:: TASK INPUT ::

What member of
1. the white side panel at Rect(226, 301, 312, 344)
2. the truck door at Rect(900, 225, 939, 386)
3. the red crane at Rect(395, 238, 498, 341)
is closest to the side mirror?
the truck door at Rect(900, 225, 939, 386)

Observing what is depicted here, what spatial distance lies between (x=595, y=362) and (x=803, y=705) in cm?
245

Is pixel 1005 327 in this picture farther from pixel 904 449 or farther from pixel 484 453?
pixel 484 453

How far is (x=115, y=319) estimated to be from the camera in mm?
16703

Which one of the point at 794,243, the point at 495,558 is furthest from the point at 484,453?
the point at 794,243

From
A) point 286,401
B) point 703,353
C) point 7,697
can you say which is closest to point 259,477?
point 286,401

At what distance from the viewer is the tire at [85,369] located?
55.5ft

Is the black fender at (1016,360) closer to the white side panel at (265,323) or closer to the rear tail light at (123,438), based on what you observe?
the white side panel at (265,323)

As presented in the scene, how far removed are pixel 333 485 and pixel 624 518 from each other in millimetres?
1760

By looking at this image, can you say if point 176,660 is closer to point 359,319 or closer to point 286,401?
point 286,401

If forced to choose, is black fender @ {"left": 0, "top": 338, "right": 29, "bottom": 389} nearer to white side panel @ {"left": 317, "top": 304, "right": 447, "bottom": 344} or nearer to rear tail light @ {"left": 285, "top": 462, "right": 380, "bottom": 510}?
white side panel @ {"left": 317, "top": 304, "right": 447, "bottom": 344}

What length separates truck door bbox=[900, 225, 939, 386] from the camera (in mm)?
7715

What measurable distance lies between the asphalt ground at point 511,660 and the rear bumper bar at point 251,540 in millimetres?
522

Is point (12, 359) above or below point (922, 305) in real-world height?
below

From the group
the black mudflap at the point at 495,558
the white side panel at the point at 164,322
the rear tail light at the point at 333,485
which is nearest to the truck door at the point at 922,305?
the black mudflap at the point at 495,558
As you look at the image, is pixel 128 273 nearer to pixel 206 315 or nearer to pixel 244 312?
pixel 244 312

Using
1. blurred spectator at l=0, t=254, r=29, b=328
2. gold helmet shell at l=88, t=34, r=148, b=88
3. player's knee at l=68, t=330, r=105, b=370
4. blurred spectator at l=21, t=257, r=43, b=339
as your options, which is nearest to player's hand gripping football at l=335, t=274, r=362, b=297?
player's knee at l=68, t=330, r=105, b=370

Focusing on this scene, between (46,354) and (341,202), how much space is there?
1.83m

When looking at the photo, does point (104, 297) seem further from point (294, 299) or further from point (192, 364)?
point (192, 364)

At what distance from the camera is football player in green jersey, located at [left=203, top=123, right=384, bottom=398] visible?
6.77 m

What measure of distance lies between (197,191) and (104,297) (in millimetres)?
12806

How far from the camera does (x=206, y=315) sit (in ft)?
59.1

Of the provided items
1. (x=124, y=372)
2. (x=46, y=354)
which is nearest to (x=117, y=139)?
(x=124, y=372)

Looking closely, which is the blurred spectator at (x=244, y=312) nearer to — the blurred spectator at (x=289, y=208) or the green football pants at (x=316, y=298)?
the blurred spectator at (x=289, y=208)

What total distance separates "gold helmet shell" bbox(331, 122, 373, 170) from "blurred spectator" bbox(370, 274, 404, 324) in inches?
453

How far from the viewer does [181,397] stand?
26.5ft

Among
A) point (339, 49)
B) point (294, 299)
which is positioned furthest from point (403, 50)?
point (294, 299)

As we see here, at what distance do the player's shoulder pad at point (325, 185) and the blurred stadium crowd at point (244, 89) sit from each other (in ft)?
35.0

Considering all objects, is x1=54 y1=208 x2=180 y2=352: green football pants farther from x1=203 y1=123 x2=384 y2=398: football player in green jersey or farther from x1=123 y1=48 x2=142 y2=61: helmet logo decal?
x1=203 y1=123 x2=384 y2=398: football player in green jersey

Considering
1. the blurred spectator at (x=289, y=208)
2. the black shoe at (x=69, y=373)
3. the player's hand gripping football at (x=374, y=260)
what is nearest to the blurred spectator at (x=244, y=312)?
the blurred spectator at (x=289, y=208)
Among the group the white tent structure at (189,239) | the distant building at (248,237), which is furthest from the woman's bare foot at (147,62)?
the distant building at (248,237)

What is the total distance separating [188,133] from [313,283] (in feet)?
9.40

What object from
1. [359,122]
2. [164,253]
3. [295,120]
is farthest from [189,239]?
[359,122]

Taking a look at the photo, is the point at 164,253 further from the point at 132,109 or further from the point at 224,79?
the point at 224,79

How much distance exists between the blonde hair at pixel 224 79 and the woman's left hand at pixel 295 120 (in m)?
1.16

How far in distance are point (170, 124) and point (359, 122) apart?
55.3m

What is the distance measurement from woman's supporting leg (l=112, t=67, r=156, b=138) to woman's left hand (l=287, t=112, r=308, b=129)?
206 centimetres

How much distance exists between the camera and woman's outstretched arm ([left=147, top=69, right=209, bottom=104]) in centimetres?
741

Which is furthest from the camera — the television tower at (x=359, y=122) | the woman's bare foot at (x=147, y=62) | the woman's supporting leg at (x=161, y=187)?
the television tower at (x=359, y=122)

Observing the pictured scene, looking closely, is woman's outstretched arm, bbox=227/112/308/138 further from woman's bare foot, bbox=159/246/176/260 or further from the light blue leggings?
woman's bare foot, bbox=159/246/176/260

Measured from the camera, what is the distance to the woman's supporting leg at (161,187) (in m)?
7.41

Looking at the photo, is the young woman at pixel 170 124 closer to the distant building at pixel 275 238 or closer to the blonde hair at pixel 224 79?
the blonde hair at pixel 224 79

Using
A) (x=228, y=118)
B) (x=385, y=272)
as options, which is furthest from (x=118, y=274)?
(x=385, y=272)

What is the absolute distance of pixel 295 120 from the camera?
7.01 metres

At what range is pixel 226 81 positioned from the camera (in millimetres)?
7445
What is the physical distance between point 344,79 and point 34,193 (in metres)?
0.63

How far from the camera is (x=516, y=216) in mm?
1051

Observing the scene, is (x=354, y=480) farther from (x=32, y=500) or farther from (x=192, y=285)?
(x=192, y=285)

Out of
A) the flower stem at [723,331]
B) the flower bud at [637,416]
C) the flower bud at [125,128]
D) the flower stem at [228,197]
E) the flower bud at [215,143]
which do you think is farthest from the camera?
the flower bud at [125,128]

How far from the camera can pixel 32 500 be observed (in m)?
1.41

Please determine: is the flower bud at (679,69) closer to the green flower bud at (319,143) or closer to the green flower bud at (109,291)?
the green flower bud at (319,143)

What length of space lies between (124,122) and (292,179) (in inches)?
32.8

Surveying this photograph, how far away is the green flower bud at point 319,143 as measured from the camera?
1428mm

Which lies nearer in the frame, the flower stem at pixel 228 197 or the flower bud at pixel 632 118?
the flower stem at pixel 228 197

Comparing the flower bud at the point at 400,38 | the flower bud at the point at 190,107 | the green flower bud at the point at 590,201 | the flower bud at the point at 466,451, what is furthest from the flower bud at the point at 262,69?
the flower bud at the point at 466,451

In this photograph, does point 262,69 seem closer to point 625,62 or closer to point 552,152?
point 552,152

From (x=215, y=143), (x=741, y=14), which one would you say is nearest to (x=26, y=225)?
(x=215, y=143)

:::

PROBLEM REQUIREMENTS: Exactly and only the lines from the line containing "Observing the scene, is" through the last line of the entries should be copied, both ends included.

THE RESULT:
Observing the scene, is (x=354, y=480) farther from (x=32, y=500) or farther from (x=192, y=285)?
(x=192, y=285)

Out of
A) the flower stem at [723,331]
B) the flower bud at [637,416]
C) the flower bud at [125,128]
D) the flower stem at [228,197]
E) the flower bud at [215,143]
which do you think is farthest from the camera?
the flower bud at [125,128]

How far from the camera can pixel 32 500 be observed (in m)?
1.41

Please determine: is the flower bud at (679,69) closer to the green flower bud at (319,143) or closer to the green flower bud at (109,291)?
the green flower bud at (319,143)

What length of space lies between (124,122) and (292,179) (in inches)?
32.8

Surveying this photograph, how far away is the green flower bud at point 319,143 as measured from the camera?
1428mm

Which lies nearer in the frame, the flower stem at pixel 228 197 or the flower bud at pixel 632 118?
the flower stem at pixel 228 197

Comparing the flower bud at the point at 400,38 | the flower bud at the point at 190,107 | the green flower bud at the point at 590,201 | the flower bud at the point at 466,451, what is furthest from the flower bud at the point at 262,69?
the flower bud at the point at 466,451

In this photograph, does point 262,69 seem closer to point 625,62 or closer to point 552,152?
point 552,152

From (x=215, y=143), (x=741, y=14), which one would you say is nearest to (x=26, y=225)?
(x=215, y=143)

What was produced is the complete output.